Exercise prompt: Every entry in the listing below has to be transcribed exactly.

Input data:
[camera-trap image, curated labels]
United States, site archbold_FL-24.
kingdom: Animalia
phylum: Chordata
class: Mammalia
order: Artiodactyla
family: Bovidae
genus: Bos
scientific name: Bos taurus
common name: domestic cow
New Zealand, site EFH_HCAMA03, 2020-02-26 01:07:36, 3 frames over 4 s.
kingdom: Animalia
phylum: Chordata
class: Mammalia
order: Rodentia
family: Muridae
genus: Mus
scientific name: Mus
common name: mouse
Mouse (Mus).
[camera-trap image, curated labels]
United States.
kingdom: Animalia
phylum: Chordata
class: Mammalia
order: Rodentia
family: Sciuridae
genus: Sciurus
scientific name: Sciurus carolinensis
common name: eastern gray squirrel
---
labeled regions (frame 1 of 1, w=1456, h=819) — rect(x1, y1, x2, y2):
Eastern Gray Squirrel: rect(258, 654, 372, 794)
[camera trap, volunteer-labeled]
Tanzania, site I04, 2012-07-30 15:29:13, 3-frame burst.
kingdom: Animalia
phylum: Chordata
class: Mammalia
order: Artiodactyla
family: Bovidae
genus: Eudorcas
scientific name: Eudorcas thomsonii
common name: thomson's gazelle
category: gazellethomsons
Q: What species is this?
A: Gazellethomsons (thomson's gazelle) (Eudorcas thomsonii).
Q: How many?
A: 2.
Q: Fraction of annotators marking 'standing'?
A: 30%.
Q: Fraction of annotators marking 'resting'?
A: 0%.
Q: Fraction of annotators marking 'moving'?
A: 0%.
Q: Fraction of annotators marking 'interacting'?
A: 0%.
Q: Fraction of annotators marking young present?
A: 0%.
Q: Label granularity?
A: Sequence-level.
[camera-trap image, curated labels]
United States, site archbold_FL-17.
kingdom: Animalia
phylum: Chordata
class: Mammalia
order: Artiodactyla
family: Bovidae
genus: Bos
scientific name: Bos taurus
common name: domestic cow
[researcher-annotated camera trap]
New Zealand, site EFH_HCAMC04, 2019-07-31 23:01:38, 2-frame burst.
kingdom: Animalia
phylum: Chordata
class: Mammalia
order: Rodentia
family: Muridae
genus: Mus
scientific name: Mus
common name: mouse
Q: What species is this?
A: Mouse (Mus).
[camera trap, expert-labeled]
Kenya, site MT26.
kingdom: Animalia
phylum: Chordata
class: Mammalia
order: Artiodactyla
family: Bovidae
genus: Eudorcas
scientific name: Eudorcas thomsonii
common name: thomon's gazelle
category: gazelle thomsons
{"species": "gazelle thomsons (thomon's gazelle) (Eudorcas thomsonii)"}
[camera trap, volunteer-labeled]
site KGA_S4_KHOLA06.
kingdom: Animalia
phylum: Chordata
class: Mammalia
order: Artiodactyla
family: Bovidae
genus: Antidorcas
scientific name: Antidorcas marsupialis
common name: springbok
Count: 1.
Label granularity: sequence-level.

Answer section:
[camera-trap image, curated labels]
United States, site archbold_FL-24.
kingdom: Animalia
phylum: Chordata
class: Mammalia
order: Artiodactyla
family: Bovidae
genus: Bos
scientific name: Bos taurus
common name: domestic cow
New Zealand, site EFH_HCAMA03, 2020-02-26 01:07:36, 3 frames over 4 s.
kingdom: Animalia
phylum: Chordata
class: Mammalia
order: Rodentia
family: Muridae
genus: Mus
scientific name: Mus
common name: mouse
Mouse (Mus).
[camera-trap image, curated labels]
United States.
kingdom: Animalia
phylum: Chordata
class: Mammalia
order: Rodentia
family: Sciuridae
genus: Sciurus
scientific name: Sciurus carolinensis
common name: eastern gray squirrel
---
labeled regions (frame 1 of 1, w=1456, h=819) — rect(x1, y1, x2, y2):
Eastern Gray Squirrel: rect(258, 654, 372, 794)
[camera trap, volunteer-labeled]
Tanzania, site I04, 2012-07-30 15:29:13, 3-frame burst.
kingdom: Animalia
phylum: Chordata
class: Mammalia
order: Artiodactyla
family: Bovidae
genus: Eudorcas
scientific name: Eudorcas thomsonii
common name: thomson's gazelle
category: gazellethomsons
Q: What species is this?
A: Gazellethomsons (thomson's gazelle) (Eudorcas thomsonii).
Q: How many?
A: 2.
Q: Fraction of annotators marking 'standing'?
A: 30%.
Q: Fraction of annotators marking 'resting'?
A: 0%.
Q: Fraction of annotators marking 'moving'?
A: 0%.
Q: Fraction of annotators marking 'interacting'?
A: 0%.
Q: Fraction of annotators marking young present?
A: 0%.
Q: Label granularity?
A: Sequence-level.
[camera-trap image, curated labels]
United States, site archbold_FL-17.
kingdom: Animalia
phylum: Chordata
class: Mammalia
order: Artiodactyla
family: Bovidae
genus: Bos
scientific name: Bos taurus
common name: domestic cow
[researcher-annotated camera trap]
New Zealand, site EFH_HCAMC04, 2019-07-31 23:01:38, 2-frame burst.
kingdom: Animalia
phylum: Chordata
class: Mammalia
order: Rodentia
family: Muridae
genus: Mus
scientific name: Mus
common name: mouse
Q: What species is this?
A: Mouse (Mus).
[camera trap, expert-labeled]
Kenya, site MT26.
kingdom: Animalia
phylum: Chordata
class: Mammalia
order: Artiodactyla
family: Bovidae
genus: Eudorcas
scientific name: Eudorcas thomsonii
common name: thomon's gazelle
category: gazelle thomsons
{"species": "gazelle thomsons (thomon's gazelle) (Eudorcas thomsonii)"}
[camera trap, volunteer-labeled]
site KGA_S4_KHOLA06.
kingdom: Animalia
phylum: Chordata
class: Mammalia
order: Artiodactyla
family: Bovidae
genus: Antidorcas
scientific name: Antidorcas marsupialis
common name: springbok
Count: 1.
Label granularity: sequence-level.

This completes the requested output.